Data supplied =>
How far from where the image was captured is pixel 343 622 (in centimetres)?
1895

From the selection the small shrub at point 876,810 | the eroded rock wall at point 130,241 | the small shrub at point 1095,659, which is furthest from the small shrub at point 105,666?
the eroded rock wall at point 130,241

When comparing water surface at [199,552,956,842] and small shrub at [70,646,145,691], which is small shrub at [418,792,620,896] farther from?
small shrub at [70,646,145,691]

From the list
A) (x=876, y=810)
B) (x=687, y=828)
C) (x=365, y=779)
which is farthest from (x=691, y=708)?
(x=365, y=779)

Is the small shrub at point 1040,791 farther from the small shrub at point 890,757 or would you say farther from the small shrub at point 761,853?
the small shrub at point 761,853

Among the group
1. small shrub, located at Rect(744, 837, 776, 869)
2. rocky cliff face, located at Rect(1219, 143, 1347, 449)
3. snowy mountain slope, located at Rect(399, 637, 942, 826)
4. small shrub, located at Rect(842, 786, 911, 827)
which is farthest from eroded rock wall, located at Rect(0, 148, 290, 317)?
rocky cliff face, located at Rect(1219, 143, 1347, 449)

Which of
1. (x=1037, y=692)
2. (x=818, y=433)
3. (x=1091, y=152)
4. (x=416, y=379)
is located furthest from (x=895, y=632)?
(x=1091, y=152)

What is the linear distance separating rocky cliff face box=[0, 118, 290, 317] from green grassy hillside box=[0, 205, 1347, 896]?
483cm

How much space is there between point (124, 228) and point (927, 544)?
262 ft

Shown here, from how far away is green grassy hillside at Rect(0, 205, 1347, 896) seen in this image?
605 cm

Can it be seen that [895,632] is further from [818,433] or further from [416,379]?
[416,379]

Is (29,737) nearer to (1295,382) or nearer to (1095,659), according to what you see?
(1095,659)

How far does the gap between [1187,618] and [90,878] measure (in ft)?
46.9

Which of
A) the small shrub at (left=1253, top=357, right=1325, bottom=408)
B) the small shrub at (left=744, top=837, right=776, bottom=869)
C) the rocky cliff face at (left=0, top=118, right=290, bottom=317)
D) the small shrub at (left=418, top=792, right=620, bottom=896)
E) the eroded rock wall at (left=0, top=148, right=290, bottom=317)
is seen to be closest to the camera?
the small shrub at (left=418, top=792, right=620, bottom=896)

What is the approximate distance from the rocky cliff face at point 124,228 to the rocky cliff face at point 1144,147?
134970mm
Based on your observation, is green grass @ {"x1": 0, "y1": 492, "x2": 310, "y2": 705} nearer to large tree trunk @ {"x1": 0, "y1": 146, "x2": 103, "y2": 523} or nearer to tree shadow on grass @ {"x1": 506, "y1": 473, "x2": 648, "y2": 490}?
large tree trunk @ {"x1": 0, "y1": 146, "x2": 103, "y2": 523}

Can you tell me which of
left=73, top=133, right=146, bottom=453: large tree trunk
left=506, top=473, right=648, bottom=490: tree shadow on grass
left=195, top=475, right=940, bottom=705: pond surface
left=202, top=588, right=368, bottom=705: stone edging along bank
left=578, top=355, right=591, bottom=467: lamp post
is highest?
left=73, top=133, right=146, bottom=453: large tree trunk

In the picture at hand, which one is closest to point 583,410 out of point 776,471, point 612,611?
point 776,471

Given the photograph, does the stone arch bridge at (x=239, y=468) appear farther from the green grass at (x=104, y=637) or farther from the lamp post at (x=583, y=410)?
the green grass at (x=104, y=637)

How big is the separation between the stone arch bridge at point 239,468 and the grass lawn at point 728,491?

Work to do => Rewrite all of the data above as a JSON list of strings, with one string for each line and no entries for blank lines.

Complete answer =>
[
  "How far from where the image was captured is pixel 343 622 (in centimetres)?",
  "1895",
  "From the selection the small shrub at point 876,810 | the eroded rock wall at point 130,241 | the small shrub at point 1095,659, which is furthest from the small shrub at point 105,666?",
  "the eroded rock wall at point 130,241",
  "When comparing water surface at [199,552,956,842] and small shrub at [70,646,145,691], which is small shrub at [418,792,620,896] farther from?",
  "small shrub at [70,646,145,691]",
  "From the list",
  "A) (x=876, y=810)",
  "B) (x=687, y=828)",
  "C) (x=365, y=779)",
  "which is farthest from (x=691, y=708)?",
  "(x=365, y=779)",
  "Is the small shrub at point 1040,791 farther from the small shrub at point 890,757 or would you say farther from the small shrub at point 761,853?",
  "the small shrub at point 761,853",
  "Among the group",
  "1. small shrub, located at Rect(744, 837, 776, 869)",
  "2. rocky cliff face, located at Rect(1219, 143, 1347, 449)",
  "3. snowy mountain slope, located at Rect(399, 637, 942, 826)",
  "4. small shrub, located at Rect(842, 786, 911, 827)",
  "which is farthest from eroded rock wall, located at Rect(0, 148, 290, 317)?",
  "rocky cliff face, located at Rect(1219, 143, 1347, 449)",
  "Which of",
  "1. (x=1037, y=692)",
  "2. (x=818, y=433)",
  "3. (x=1091, y=152)",
  "4. (x=416, y=379)",
  "is located furthest from (x=895, y=632)?",
  "(x=1091, y=152)",
  "What is the linear distance separating rocky cliff face box=[0, 118, 290, 317] from green grassy hillside box=[0, 205, 1347, 896]?",
  "483cm",
  "How much space is there between point (124, 228) and point (927, 544)?",
  "262 ft",
  "Shown here, from how far away is green grassy hillside at Rect(0, 205, 1347, 896) seen in this image?",
  "605 cm",
  "Can it be seen that [895,632] is further from [818,433] or further from [416,379]?",
  "[416,379]",
  "Is (29,737) nearer to (1295,382) or nearer to (1095,659), according to what you see?",
  "(1095,659)",
  "How far does the gap between [1187,618] and [90,878] measure (in ft)?",
  "46.9",
  "Which of",
  "A) the small shrub at (left=1253, top=357, right=1325, bottom=408)",
  "B) the small shrub at (left=744, top=837, right=776, bottom=869)",
  "C) the rocky cliff face at (left=0, top=118, right=290, bottom=317)",
  "D) the small shrub at (left=418, top=792, right=620, bottom=896)",
  "E) the eroded rock wall at (left=0, top=148, right=290, bottom=317)",
  "is seen to be closest to the camera?",
  "the small shrub at (left=418, top=792, right=620, bottom=896)",
  "What is the approximate distance from the rocky cliff face at point 124,228 to the rocky cliff face at point 1144,147?",
  "134970mm",
  "Based on your observation, is green grass @ {\"x1\": 0, \"y1\": 492, \"x2\": 310, \"y2\": 705} nearer to large tree trunk @ {\"x1\": 0, \"y1\": 146, \"x2\": 103, \"y2\": 523} or nearer to tree shadow on grass @ {\"x1\": 506, \"y1\": 473, \"x2\": 648, \"y2\": 490}?",
  "large tree trunk @ {\"x1\": 0, \"y1\": 146, \"x2\": 103, \"y2\": 523}",
  "Can you tell me which of",
  "left=73, top=133, right=146, bottom=453: large tree trunk",
  "left=506, top=473, right=648, bottom=490: tree shadow on grass",
  "left=195, top=475, right=940, bottom=705: pond surface",
  "left=202, top=588, right=368, bottom=705: stone edging along bank",
  "left=578, top=355, right=591, bottom=467: lamp post",
  "is highest?",
  "left=73, top=133, right=146, bottom=453: large tree trunk",
  "In the picture at hand, which one is closest to point 583,410 out of point 776,471, point 612,611?",
  "point 776,471",
  "Given the photograph, does the stone arch bridge at (x=239, y=468) appear farther from the green grass at (x=104, y=637) or farther from the lamp post at (x=583, y=410)?",
  "the green grass at (x=104, y=637)",
  "How big is the separation between the stone arch bridge at point 239,468 and the grass lawn at point 728,491?"
]